Why not privatise and marketise fire services and then let everyone fend for themselves? Why should individuals be expected to voluntarily help others? Why should the state step in if people have failed to take their own precautions against fire? People choose to live in the bush. People choose their level of preparedness. There could be a two-tier system, with a basic state-funded emergency system retained, but with a second tier of private service providers for those who choose. Competition between different fire services would, after all, produce greater efficiency with "consumers" paying for the provider they better trust to assist them in an emergency. Shouldn’t individuals have the freedom to retain fire-fighting services of their choosing?
The "reform agenda" outlined in the previous paragraph might sound appalling, but that does not mean it could not happen. After all, many great public institutions in Australia have already been the subject of the neo-liberal schedule in one form or another. And neo-liberalism has no natural boundaries or limits; the "reform agenda" can just keep rolling along, commoditising the public, the natural, the voluntary and the domestic, with all the ugly consequences that may follow.

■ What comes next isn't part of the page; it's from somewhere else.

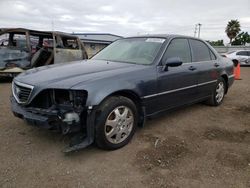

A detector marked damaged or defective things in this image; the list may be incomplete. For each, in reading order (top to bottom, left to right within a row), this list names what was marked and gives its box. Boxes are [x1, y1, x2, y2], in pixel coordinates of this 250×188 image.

In the United States, the application of neo-liberal values to fire-fighting is already occurring. As Naomi Klein recently highlighted in the wake of her most recent work Shock Doctrine: The Rise of Disaster Capitalism, exclusive private fire-fighting services were very much in evidence in the recent California wildfires. According to Klein, writing for The Nation earlier this month
Even as wildfires devoured whole swaths of the region, some homes in the heart of the inferno were left intact, as if saved by a higher power. But it wasn't the hand of God; in several cases it was the handiwork of Firebreak Spray Systems. Firebreak is a special service offered to customers of insurance giant American International Group - but only if they happen to live in the wealthiest zip codes in the country. Members of the company's Private Client Group pay an average of $19,000 to have their homes sprayed with fire retardant. During the fires, the ‘mobile units’, racing around in firetrucks, even extinguished fires for their clients…
Klein quoted one of the private fire-fighters who told a news reporter that there were some instances ‘where we were spraying and the neighbor’s house went up like a candle.’
Now apply Klein’s description of the US to Australia. After all, one of the points of Klein’s book Shock Doctrine is that disaster relief has become a very lucrative transnational market for big business. So imagine, if rather than the community spirit and self-sacrifice on show in the Victorian highlands last summer, there had been something more like the scenario in California. Ultimately the logic of neo-liberalism takes us down that road: one fire-hose for the rich; one for the poor. But there is a choice. As Klein concludes, rather than neo-liberal ideology, there is another principle that could guide our collective responses in a disaster-prone world: the simple conviction that every life is of equal value. For anyone out there who still believes in that wild idea, the time has urgently arrived to protect the principle.
In Australia, that means fighting to preserve civic institutions and striving for a political and civic culture that is not about everyone being out for themselves. We should cherish and nurture conceptions of community service, social solidarity and the public good, just like those on display in Mansfield last summer.